The Pacific Research Institute has released a new report today, the “2008 U.S. Index of Health Ownership.” From the news release:

National Think Tank Releases State Rankings on Health Ownership

Alabama Comes Out on Top, New York Finishes Last

San Francisco – Americans lack the basic freedom to make their own health care decisions according to the second edition of the U.S. Index of Health Ownership, an annual report by the Pacific Research Institute (PRI).

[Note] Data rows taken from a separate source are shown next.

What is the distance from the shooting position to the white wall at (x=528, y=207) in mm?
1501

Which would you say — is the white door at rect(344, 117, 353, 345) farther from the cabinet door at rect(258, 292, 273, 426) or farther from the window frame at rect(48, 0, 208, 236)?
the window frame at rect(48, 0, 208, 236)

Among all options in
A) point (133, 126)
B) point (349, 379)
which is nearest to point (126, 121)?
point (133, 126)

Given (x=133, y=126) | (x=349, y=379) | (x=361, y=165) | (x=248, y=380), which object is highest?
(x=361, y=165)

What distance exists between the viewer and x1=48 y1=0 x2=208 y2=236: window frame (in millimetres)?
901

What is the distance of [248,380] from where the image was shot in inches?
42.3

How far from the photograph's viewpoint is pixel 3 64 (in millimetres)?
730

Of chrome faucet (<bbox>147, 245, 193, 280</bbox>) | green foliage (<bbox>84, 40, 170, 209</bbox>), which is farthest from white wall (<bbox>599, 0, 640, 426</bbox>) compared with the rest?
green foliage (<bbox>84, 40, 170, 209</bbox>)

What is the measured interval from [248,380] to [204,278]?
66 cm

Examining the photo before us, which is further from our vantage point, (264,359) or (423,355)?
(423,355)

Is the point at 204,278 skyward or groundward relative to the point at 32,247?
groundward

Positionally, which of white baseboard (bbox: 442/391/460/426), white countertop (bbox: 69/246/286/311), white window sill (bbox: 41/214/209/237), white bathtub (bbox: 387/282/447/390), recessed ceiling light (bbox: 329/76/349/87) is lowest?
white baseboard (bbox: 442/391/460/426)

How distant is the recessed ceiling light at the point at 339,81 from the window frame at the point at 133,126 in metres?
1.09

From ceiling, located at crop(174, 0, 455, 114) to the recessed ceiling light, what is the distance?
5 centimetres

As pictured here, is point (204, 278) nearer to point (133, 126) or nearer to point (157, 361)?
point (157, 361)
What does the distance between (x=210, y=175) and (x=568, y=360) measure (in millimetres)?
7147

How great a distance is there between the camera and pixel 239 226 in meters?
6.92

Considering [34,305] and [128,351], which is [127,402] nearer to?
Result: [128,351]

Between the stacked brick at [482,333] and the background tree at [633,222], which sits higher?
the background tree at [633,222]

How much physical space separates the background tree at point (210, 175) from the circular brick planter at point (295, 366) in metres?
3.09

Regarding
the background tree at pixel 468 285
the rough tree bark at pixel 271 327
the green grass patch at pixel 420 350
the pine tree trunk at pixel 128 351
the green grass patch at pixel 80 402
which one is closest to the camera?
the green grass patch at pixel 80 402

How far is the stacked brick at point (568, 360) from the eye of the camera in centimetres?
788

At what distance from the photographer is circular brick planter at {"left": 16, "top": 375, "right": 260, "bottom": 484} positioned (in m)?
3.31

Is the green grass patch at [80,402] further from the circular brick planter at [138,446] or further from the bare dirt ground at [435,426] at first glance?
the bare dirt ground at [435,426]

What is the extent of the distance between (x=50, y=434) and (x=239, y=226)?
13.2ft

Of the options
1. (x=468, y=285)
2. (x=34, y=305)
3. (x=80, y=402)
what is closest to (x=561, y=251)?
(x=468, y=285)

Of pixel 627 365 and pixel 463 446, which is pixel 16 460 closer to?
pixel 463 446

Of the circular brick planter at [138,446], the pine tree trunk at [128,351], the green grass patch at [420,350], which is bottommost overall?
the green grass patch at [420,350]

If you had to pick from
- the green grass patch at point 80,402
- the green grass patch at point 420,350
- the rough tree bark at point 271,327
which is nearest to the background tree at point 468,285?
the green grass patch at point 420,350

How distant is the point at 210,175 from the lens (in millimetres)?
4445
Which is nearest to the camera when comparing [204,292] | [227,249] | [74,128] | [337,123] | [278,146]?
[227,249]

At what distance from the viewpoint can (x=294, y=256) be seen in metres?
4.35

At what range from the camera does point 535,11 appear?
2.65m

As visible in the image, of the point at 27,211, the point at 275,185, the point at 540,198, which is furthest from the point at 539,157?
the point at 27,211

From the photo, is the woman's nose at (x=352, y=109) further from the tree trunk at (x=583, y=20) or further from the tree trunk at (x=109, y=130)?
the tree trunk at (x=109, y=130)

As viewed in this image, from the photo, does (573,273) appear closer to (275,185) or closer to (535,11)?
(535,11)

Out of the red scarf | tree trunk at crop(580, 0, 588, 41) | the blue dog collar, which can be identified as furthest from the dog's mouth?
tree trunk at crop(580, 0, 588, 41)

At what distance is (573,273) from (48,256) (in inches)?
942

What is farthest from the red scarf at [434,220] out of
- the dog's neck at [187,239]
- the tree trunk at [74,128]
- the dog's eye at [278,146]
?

The Index measures the degree to which individuals, be they patients, health professionals, entrepreneurs, or taxpayers, “own” the health care in their states.

“The lack of health ownership is a real problem,” said John R. Graham, director of Health Care Studies at PRI and author of the Index. “Almost half of the country’s health care spending is in the hands of the government, instead of patients themselves. The other half is governed by regulations inflicted upon doctors, health plans and patients.”

With political discussions more and more unquestioningly embracing the “right” to health care, PRI considers liberty and property rights, both as a matter of principle and as an economic consideration. The report also assesses the effect of medical tort (and therefore the need for malpractice reform) on people’s freedom to engage in health services.

An important contribution to the debate, not coincidently coming from the epicenter of government attacks against individual choice in health care, San Francisco.